(EXERCISE REQUIREMENTS) All lines from the one containing "2 Bedrooms Terraced" through the end of the entries below should appear in the answer exactly, with no others.

(RECORDED DATA)
● ● ● ● ●

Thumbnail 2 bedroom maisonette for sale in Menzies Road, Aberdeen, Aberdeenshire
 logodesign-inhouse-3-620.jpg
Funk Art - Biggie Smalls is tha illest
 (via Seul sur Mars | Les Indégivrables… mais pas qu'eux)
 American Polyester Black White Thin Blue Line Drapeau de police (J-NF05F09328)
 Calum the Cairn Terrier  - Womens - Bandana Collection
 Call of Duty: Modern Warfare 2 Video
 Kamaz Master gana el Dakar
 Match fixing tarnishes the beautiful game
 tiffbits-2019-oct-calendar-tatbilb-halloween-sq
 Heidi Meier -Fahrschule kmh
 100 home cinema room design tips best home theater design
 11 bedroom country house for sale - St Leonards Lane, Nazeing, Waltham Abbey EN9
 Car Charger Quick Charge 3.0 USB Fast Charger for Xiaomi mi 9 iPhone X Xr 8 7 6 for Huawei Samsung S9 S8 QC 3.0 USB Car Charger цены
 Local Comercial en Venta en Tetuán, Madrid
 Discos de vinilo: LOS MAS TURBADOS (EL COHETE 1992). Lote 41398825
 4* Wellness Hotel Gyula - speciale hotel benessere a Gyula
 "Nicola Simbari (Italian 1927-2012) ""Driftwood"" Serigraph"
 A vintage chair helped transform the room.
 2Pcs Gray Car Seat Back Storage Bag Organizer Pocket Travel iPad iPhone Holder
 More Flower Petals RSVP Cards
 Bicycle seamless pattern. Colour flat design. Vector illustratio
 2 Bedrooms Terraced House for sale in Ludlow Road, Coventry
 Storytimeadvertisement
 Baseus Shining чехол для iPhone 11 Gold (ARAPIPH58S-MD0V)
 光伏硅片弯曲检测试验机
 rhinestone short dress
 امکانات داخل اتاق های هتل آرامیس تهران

● ● ● ● ●

(ANSWER TO THIS EXERCISE)
 2 Bedrooms Terraced House for sale in Ludlow Road, Coventry
 Storytimeadvertisement
 Baseus Shining чехол для iPhone 11 Gold (ARAPIPH58S-MD0V)
 光伏硅片弯曲检测试验机
 rhinestone short dress
 امکانات داخل اتاق های هتل آرامیس تهران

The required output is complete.